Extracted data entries
..............................

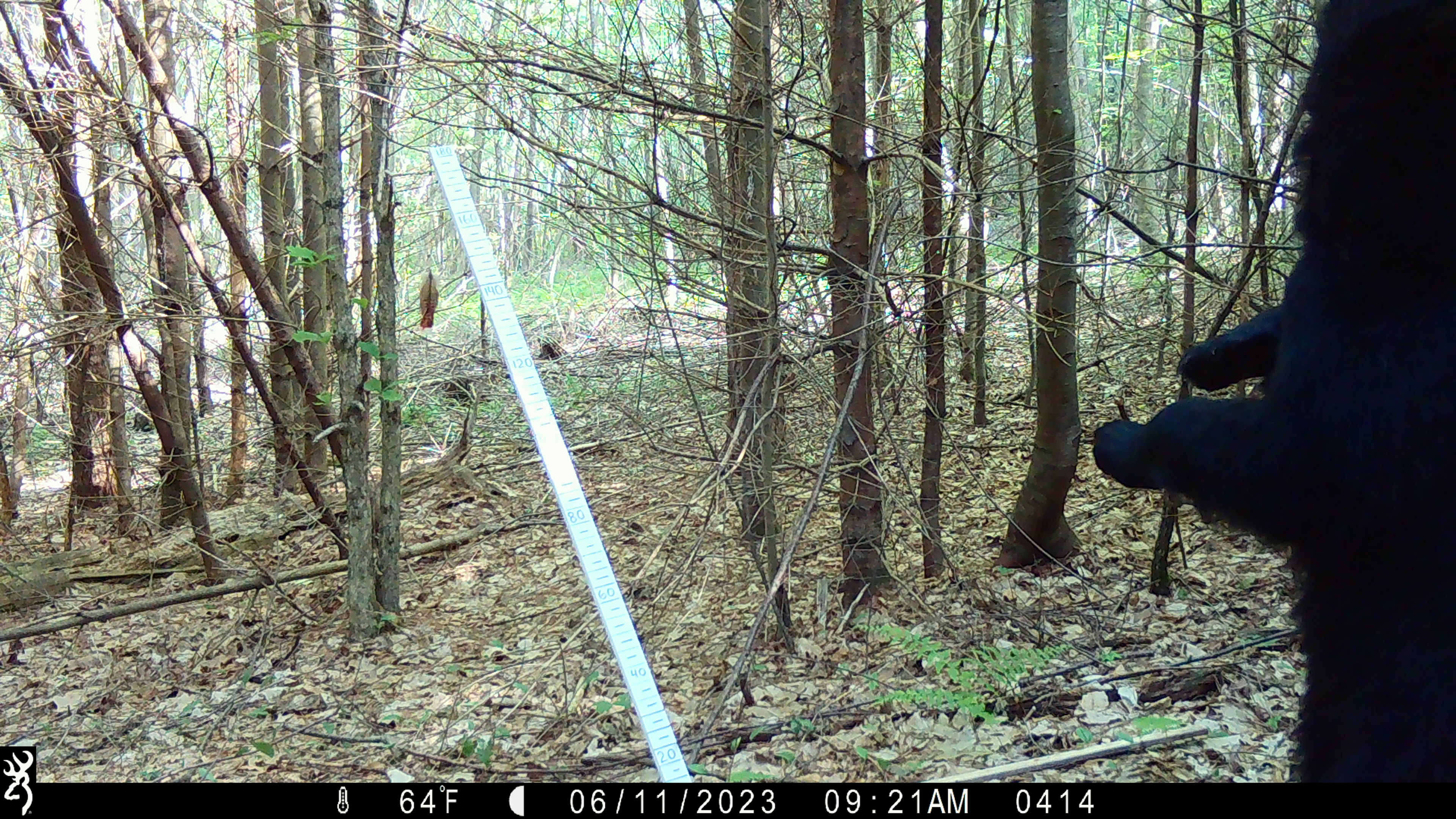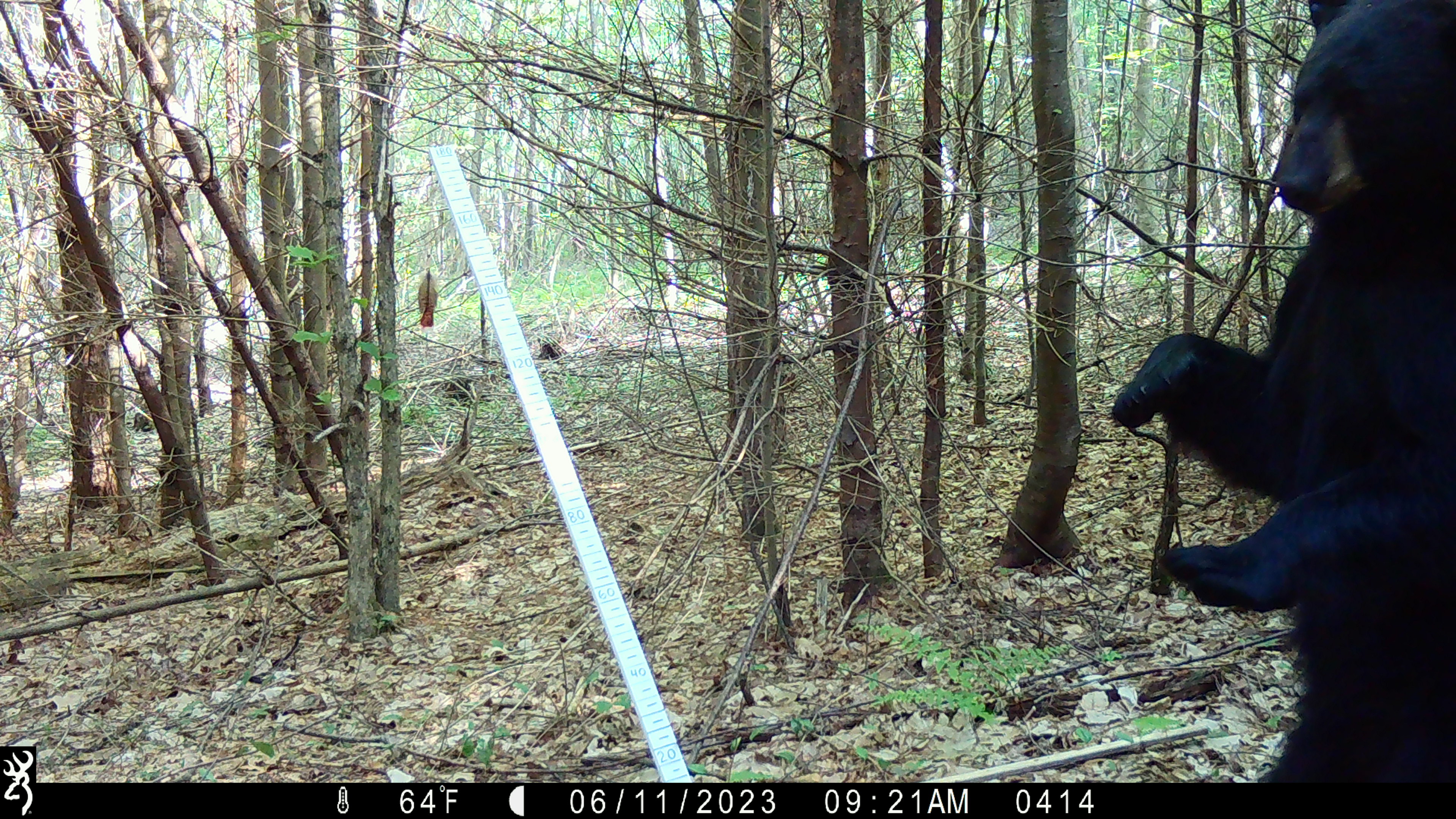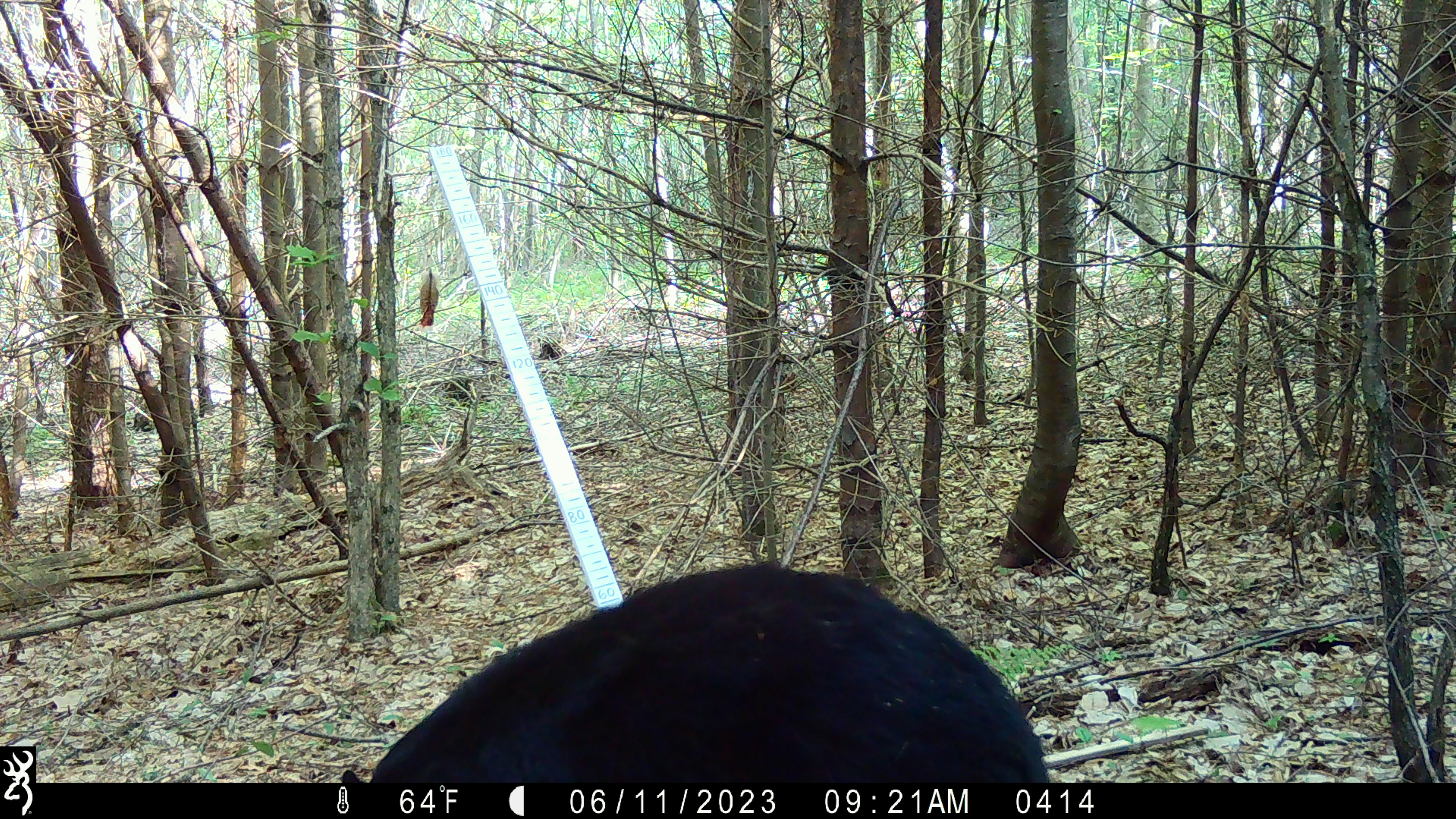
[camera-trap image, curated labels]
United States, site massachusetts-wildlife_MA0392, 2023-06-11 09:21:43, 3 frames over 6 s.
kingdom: Animalia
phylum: Chordata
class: Mammalia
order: Carnivora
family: Ursidae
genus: Ursus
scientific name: Ursus americanus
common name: black bear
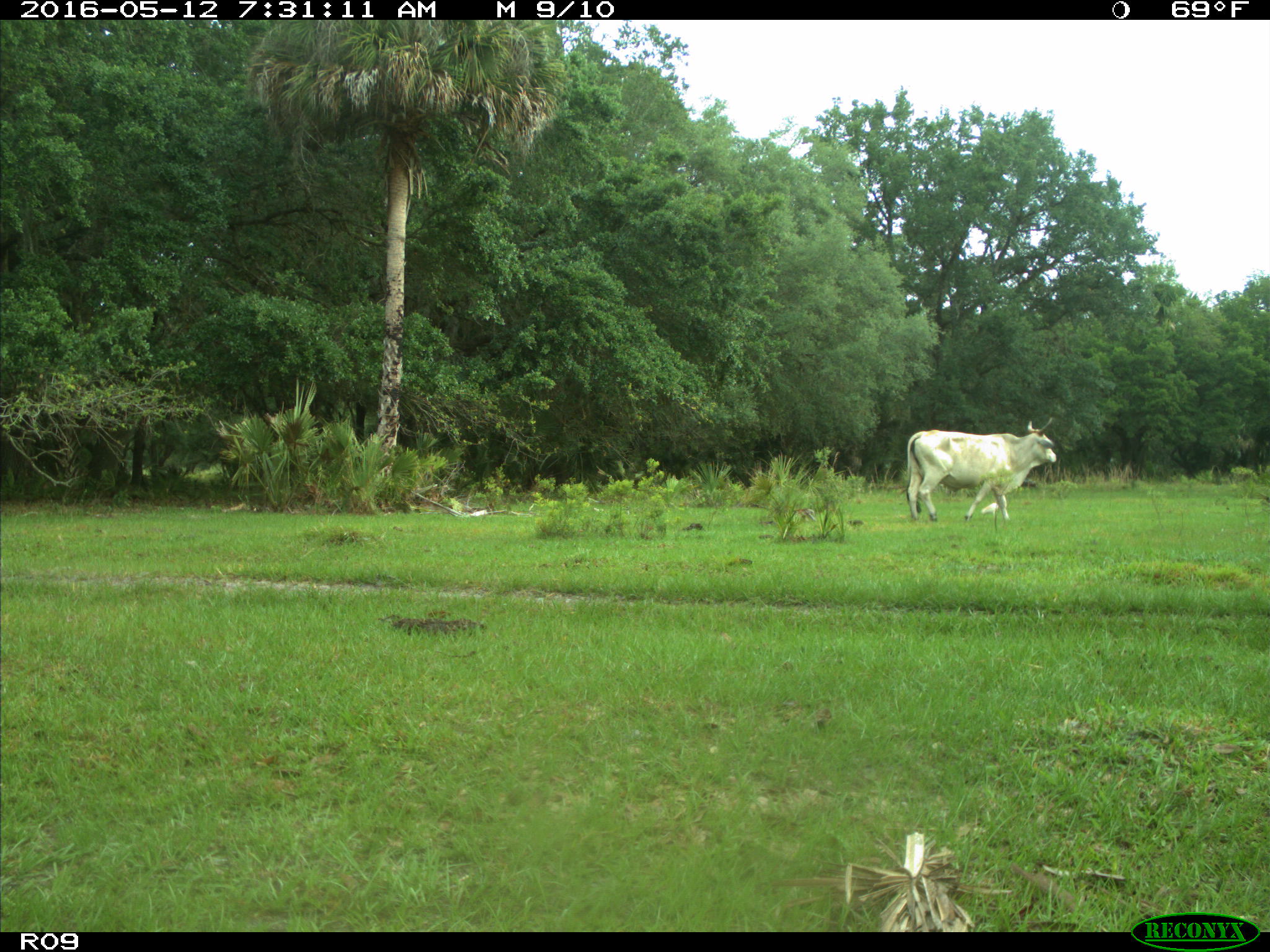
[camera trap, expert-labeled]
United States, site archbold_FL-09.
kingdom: Animalia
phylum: Chordata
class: Mammalia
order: Artiodactyla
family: Bovidae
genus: Bos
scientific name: Bos taurus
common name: domestic cow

..............................

The answer must reproduce every line of the records above exactly, with all pictures left out.

[camera-trap image, curated labels]
United States, site massachusetts-wildlife_MA0392, 2023-06-11 09:21:43, 3 frames over 6 s.
kingdom: Animalia
phylum: Chordata
class: Mammalia
order: Carnivora
family: Ursidae
genus: Ursus
scientific name: Ursus americanus
common name: black bear
[camera trap, expert-labeled]
United States, site archbold_FL-09.
kingdom: Animalia
phylum: Chordata
class: Mammalia
order: Artiodactyla
family: Bovidae
genus: Bos
scientific name: Bos taurus
common name: domestic cow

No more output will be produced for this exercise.